Harman S M, Metter E J, Blackman M R, Landis P K, Carter H B
The Intramural Research Program, National Institute on Aging, National Institutes of Health, Baltimore, Maryland 21224, USA.
J Clin Endocrinol Metab. 2000 Nov;85(11):4258-65. doi: 10.1210/jcem.85.11.6990.

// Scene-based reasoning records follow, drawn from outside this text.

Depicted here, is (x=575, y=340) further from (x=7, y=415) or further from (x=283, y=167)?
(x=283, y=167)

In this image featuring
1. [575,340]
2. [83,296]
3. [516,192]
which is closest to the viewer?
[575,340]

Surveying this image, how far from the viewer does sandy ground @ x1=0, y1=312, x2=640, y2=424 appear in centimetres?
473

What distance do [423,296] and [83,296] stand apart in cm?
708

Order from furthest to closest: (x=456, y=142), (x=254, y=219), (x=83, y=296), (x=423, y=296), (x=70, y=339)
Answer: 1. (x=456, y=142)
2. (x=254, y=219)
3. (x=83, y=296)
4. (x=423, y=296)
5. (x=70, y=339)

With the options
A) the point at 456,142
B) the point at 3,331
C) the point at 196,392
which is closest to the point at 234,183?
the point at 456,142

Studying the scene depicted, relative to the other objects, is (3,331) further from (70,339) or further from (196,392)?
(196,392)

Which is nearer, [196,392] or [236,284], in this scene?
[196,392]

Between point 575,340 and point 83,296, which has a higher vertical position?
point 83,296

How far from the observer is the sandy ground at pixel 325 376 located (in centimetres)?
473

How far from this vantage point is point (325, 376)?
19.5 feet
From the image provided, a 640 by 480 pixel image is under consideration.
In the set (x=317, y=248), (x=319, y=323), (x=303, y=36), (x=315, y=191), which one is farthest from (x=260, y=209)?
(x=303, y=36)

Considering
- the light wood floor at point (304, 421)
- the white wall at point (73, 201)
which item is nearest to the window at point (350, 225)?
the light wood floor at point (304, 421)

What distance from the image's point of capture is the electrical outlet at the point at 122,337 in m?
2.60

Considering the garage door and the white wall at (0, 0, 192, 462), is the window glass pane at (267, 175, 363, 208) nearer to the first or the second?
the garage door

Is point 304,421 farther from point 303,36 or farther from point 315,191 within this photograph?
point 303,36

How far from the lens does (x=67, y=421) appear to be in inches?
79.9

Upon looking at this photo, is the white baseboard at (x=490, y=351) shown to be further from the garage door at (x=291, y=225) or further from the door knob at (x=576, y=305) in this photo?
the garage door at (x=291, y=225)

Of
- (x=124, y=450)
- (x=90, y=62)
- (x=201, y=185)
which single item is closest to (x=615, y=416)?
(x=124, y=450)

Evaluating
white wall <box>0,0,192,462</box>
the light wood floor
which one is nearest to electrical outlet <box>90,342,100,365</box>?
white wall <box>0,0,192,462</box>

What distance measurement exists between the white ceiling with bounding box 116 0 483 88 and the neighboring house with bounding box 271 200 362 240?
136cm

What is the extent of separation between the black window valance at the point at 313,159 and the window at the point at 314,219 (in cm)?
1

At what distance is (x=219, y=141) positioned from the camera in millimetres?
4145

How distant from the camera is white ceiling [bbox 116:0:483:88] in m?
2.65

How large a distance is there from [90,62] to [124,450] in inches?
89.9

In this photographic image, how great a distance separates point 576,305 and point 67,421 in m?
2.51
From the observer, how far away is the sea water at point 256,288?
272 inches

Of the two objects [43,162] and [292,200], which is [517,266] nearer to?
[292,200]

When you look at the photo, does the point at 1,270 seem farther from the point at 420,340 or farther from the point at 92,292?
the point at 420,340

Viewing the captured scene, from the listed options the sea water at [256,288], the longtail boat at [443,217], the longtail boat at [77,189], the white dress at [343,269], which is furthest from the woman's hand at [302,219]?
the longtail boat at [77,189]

Insulin-like growth factors (IGFs) may play a role in prostate growth, hyperplasia, and malignancy. High plasma IGF-I has been associated with increased prostate cancer risk. In a prospective, cohort, case-control study in the Baltimore Longitudinal Study on Aging population, we examined prostate volume by magnetic resonance imaging, and prostate-specific antigen (PSA), IGF-I, IGF-II, and IGF-binding protein-3 (IGFBP-3) in sera obtained approximately 9 yr before diagnosis of prostate cancer in cases (n = 72) or age-matched controls (n = 127) and in 76 additional Baltimore Longitudinal Study on Aging men (normal subjects) with measured prostate volumes and no prostate cancer. We calculated adjusted odds ratios (OR) by logistic regression, relative risks for significant ORs, and receiver operator curves for prostate cancer, using serum measures alone and in combination. Adjusted ORs for the high vs. low tertile were: for IGF-I, 3.1 [confidence interval (CI), 1.1-8.7]; for IGF-II, 0.2 (CI, 0.07-0.6); for IGFBP-3, 0.71 (CI, 0.3-1.7); and for PSA, 12.5 (CI, 3.8-40.9). For significant ORs, relative risk estimates remained significant at 2.0 for IGF-I, 0.3 for IGF-II, and 5.5 for PSA. Receiver operator curves showed PSA to be the most powerful predictor of prostate cancer. Adding IGF-II to PSA improved prediction. IGF-II was significantly and inversely related (r = -0.219; P < 0.01) and PSA was directly and significantly related (r = 0.461; P < 0.0001) to prostate volume, whereas IGF-I and IBFBP-3 were not. High IGF-I and low IGF-II are independently associated with increased risk of prostate cancer, but PSA level is a much stronger predictor of prostate cancer in the ensuing 10 yr than either IGF-I or IGF-II. The absence of a relationship of IGF-I to prostate size is inconsistent with increased ascertainment in men with large prostates as the source of greater prostate cancer risk associated with IGF-I. Our data suggest that IGF-II may inhibit both prostate growth and development of prostate cancer.
胰岛素样生长因子(IGFs)可能在前列腺生长、增生及恶性肿瘤中发挥作用。高血浆IGF-I与前列腺癌风险增加相关。在巴尔的摩纵向衰老研究人群中的一项前瞻性队列病例对照研究中,我们通过磁共振成像检查了前列腺体积,并检测了病例组(n = 72)或年龄匹配对照组(n = 127)在前列腺癌诊断前约9年采集的血清中的前列腺特异性抗原(PSA)、IGF-I、IGF-II和胰岛素样生长因子结合蛋白-3(IGFBP-3),还检测了另外76名巴尔的摩纵向衰老研究男性(正常受试者)的前列腺体积且这些人无前列腺癌。我们通过逻辑回归计算调整后的优势比(OR)、显著OR的相对风险以及前列腺癌的受试者工作特征曲线,单独使用血清指标及联合使用血清指标进行分析。高与低三分位数的调整后OR分别为:IGF-I,3.1 [置信区间(CI),1.1 - 8.7];IGF-II,0.2(CI,0.07 - 0.6);IGFBP-3,0.71(CI,0.3 - 1.7);PSA,12.5(CI,3.8 - 40.9)。对于显著的OR,IGF-I的相对风险估计为2.0,IGF-II为0.3,PSA为5.5时仍具有显著性。受试者工作特征曲线显示PSA是前列腺癌最有力的预测指标。将IGF-II加入PSA可改善预测效果。IGF-II与前列腺体积呈显著负相关(r = -0.219;P < 0.01),PSA与前列腺体积呈显著正相关(r = 0.461;P < 0.0001),而IGF-I和IGFBP-3与前列腺体积无关。高IGF-I和低IGF-II独立地与前列腺癌风险增加相关,但在随后10年中,PSA水平比IGF-I或IGF-II更能有力地预测前列腺癌。IGF-I与前列腺大小无关,这与将前列腺大者作为与IGF-I相关的更高前列腺癌风险来源的增加的确诊情况不一致。我们的数据表明IGF-II可能抑制前列腺生长及前列腺癌的发生发展。